Yanı başımızda yakın zamana kadar vilayetimiz olarak hükmümüz altında olan kadim şehirler, ait oldukları coğrafyadan, tarihten ve zamandan koparılıyor. Bitmek tükenmek bilmeyen hırs, menfaat ve belki de intikam uğruna…
Sahi bu sınır hangi ülkelerin sınırlarıdır? Suriye, Irak, İran ve Türkiye… Irak ne halde malum ya Suriye… Ülke nüfusunun yarısı ya sığınmacı oldu ya da kendi ülkesinde göç etmek zorunda kaldı. Bahsi edilen sayı milyonlar…
Dün Irak için türlü oyun ve kurgu peşine düşüp koca ülkeyi kargaşa ve çıkmazın içine sokanlar başladıkları oyunun ve projenin neticesini almadan durmayacak. Onlardan insaf ve izan beklemek artık saflık ve fazla iyi niyet olacak vesselam. Suriye ve o eşsiz “Şam” bambaşka bir karanlığa sürüklendi çoktan.
Hal böyle olunca kendi sınırımı kendim korumalıyım değil mi? Bahsini ettiğimiz sınır sadece harita üzerinde ve coğrafi bir çizgi değil. Bugün bakış açımızı çevireceğimiz asıl nokta burası; tarihsel, kültürel, sosyal ve inanç bağlamlarında bir sınırın muhafazasından bahsediyoruz. Koruduğumuz, kolladığımız, gözettiğimiz sınırın sadece coğrafi sınırlar olduğunu zannedersek büyük bir yanılgıya düşmüş olacağız.
Bu toprakları fetihle yurt yaparken de ihya ve inşa ederken de muhafaza edip savunurken de hissiyatımızın, maneviyatımızın, imanımızın, milliyetimizin bekası ve devamı niyetiyle davrandık. Hep savaş vardı, hep mücadele… Lakin hiçbir zaman zulmeden, yıkan ve yıkan, acımasız davranan tarafta olmayı tercih etmedik. Zayıf düştüğümüz, bocaladığımız zamanlar oldu lakin millet olabilme ümidimizden hiç vazgeçmedik.
Bu nedenle yanı başımızda yakıp yıkmak, acıtıp üzmek, yerinden edip yurtsuz yuvasız bırakmak pahasına her türlü dalavere ve desiseyi hoş gören, göz yuman bir anlayışa rağmen milyonlarca insana kucak açtık. Savaşın sosyal yönden en çok etkilenen ülkesi biz olduk onlar “hümanizm” adına tüm söylediklerini yuttular.

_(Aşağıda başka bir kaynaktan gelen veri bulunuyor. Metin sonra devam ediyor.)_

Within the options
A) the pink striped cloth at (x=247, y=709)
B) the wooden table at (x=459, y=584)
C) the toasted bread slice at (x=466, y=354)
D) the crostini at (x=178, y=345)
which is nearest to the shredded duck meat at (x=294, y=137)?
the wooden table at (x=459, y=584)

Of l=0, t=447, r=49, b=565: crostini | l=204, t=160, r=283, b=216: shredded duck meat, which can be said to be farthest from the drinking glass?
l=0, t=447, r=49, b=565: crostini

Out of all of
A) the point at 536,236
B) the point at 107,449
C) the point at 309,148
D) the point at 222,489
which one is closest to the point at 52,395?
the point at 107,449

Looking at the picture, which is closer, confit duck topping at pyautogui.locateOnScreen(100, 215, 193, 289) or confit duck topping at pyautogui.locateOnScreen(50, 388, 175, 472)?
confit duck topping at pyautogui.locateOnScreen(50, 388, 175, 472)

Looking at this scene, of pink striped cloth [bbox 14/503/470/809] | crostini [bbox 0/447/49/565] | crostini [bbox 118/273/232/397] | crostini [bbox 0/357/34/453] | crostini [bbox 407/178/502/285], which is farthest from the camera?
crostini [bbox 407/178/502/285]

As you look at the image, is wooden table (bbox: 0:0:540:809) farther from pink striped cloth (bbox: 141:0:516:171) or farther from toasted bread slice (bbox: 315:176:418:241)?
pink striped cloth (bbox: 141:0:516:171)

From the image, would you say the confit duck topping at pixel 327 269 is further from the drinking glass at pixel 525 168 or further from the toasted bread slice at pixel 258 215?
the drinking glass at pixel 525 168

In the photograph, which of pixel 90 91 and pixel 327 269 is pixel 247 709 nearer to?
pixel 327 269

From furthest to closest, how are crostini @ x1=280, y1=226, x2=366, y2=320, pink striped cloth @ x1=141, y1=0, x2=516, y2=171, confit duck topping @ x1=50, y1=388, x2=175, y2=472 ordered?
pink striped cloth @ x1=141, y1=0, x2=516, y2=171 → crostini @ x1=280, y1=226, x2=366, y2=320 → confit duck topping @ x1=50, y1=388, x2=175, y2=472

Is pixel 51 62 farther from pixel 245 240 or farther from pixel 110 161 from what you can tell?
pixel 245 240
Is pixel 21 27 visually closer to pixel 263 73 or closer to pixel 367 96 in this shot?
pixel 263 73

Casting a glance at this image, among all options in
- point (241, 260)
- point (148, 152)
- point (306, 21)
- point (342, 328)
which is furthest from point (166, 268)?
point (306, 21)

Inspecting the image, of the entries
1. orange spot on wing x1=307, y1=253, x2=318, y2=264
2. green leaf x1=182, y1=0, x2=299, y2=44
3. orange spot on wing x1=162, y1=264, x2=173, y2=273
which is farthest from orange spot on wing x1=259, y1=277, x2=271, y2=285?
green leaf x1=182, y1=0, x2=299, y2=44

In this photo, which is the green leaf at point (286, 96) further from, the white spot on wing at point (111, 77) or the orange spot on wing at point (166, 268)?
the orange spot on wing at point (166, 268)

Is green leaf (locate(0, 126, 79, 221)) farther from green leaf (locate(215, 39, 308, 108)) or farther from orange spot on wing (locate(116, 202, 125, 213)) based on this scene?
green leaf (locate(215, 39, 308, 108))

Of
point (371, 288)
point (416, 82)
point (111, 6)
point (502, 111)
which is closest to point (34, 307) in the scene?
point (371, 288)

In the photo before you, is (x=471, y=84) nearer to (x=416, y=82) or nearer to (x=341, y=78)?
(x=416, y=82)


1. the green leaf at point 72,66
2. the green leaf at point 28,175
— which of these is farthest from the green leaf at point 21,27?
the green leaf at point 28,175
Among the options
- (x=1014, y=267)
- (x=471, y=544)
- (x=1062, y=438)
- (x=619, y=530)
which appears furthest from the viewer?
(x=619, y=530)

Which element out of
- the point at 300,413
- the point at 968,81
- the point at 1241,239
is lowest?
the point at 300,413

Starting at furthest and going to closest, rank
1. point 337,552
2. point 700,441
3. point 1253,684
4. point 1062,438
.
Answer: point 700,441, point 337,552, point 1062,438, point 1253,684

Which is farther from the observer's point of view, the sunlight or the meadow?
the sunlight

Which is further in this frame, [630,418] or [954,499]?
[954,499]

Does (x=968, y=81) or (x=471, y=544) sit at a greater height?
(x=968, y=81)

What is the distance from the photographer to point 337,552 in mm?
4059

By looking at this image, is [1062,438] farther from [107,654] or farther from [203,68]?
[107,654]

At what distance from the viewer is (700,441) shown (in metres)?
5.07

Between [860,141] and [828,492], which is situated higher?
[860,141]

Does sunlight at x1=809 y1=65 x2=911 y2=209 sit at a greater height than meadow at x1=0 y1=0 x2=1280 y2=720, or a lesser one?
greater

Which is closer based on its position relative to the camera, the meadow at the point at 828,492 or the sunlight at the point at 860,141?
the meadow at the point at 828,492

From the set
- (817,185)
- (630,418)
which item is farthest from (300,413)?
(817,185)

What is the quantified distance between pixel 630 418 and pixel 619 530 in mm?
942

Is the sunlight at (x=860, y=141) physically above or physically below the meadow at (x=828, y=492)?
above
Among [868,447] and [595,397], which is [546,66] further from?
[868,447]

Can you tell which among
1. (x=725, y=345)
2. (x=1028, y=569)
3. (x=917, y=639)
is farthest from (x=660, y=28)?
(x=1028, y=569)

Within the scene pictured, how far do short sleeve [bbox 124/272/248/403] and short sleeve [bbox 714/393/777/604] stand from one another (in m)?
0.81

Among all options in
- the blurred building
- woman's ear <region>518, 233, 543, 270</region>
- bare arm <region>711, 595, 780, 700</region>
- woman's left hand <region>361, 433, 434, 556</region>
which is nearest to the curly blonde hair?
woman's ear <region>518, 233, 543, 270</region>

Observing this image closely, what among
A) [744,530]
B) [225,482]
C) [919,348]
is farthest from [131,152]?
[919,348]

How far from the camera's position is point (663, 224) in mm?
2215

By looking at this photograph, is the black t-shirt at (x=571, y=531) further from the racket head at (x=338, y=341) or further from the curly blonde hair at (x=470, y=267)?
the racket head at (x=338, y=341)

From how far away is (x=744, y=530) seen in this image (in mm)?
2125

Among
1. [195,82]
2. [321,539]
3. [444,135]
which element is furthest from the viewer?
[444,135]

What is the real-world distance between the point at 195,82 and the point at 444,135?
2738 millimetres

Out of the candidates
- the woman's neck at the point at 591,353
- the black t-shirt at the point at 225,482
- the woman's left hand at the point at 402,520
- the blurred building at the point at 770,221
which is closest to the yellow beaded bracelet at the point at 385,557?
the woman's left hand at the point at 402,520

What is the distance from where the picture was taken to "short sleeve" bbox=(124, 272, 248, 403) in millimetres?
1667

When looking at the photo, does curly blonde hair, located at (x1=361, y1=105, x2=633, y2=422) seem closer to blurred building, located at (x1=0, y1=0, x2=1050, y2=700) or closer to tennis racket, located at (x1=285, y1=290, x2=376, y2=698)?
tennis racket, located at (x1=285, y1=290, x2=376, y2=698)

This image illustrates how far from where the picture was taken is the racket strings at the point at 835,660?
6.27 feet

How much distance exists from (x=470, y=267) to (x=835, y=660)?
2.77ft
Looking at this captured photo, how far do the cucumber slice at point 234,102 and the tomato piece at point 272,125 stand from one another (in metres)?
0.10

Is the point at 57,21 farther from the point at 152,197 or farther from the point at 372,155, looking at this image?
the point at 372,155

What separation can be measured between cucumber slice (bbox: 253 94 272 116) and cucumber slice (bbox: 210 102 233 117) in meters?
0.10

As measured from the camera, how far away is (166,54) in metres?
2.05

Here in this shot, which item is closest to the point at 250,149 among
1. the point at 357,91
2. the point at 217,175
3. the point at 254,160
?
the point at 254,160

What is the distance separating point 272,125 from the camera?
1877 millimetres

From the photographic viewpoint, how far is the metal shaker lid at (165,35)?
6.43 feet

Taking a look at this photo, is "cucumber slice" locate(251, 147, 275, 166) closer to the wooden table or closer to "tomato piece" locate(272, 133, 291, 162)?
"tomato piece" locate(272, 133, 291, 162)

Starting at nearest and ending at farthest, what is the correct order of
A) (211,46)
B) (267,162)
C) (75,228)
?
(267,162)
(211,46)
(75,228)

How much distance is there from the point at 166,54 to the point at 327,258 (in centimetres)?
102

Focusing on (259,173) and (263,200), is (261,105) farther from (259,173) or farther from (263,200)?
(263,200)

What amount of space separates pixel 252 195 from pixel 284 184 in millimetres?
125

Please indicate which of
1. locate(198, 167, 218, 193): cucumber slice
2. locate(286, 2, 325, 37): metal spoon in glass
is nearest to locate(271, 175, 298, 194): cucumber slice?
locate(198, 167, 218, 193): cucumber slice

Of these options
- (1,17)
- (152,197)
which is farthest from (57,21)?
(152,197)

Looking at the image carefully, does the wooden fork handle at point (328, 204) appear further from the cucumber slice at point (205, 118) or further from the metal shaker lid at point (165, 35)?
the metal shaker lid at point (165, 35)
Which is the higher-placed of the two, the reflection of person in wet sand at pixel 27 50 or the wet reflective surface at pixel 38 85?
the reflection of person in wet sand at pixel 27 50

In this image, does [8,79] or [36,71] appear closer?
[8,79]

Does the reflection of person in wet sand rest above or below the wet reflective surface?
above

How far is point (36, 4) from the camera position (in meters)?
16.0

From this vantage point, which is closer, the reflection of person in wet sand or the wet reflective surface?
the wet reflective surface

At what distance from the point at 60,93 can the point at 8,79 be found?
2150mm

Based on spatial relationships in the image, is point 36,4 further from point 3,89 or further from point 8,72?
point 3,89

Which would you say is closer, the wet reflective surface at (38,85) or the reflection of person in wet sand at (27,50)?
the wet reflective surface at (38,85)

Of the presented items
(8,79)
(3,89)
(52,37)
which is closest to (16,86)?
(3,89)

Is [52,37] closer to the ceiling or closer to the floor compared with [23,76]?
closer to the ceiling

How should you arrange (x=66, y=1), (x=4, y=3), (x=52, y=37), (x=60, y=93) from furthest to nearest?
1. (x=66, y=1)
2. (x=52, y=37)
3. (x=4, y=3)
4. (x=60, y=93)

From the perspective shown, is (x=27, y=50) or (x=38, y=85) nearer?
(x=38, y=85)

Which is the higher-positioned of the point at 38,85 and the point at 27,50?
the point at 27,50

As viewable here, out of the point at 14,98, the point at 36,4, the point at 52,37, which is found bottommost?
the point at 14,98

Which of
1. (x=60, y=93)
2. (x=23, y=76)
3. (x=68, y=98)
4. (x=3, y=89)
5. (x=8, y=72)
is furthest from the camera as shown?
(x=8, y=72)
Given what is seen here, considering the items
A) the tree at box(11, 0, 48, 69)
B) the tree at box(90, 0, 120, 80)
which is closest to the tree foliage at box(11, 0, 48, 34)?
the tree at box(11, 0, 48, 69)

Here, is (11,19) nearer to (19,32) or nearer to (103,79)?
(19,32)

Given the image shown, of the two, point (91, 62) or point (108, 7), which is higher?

Koca ülke Suriye büyük bir oyunun piyonu ve oyun sahası olarak tarumar olurken kalkıp birileri sınırımızda kendine başka piyonlar ve kuklalar yerleştirmek için kamyon kamyon silah yardımı yaptı. Yıllardır devam eden terör kartını son damlasına kadar sömürüp menfaatine uygun yeni sınırlar çizmeyi hedefleyenler savunma ve taarruza kalkan Türkiye için bu defa başka planları devreye soktu.
Avrupa hoplayıp zıplıyor, İsrail elini ovuşturuyor, Rumlar bile bu işten bir pay kapma derdine düştü. Güçlü ve resmi bir devleti değil de terör örgütünü tercih ettiğini neredeyse yasal olarak deklare edenlere karşı sınırlarımızı muhafaza etmek bir duruş, bir tavır ve bir gereklilik değil de nedir?
Sınır bizim, sınır tarihimizin, sınır milletimizin… Sınırımızı aşmak isteyenlere insani sınırları aşmadan haddini bildirmek bu millet için daha önce yapılmayan bir şey değildir.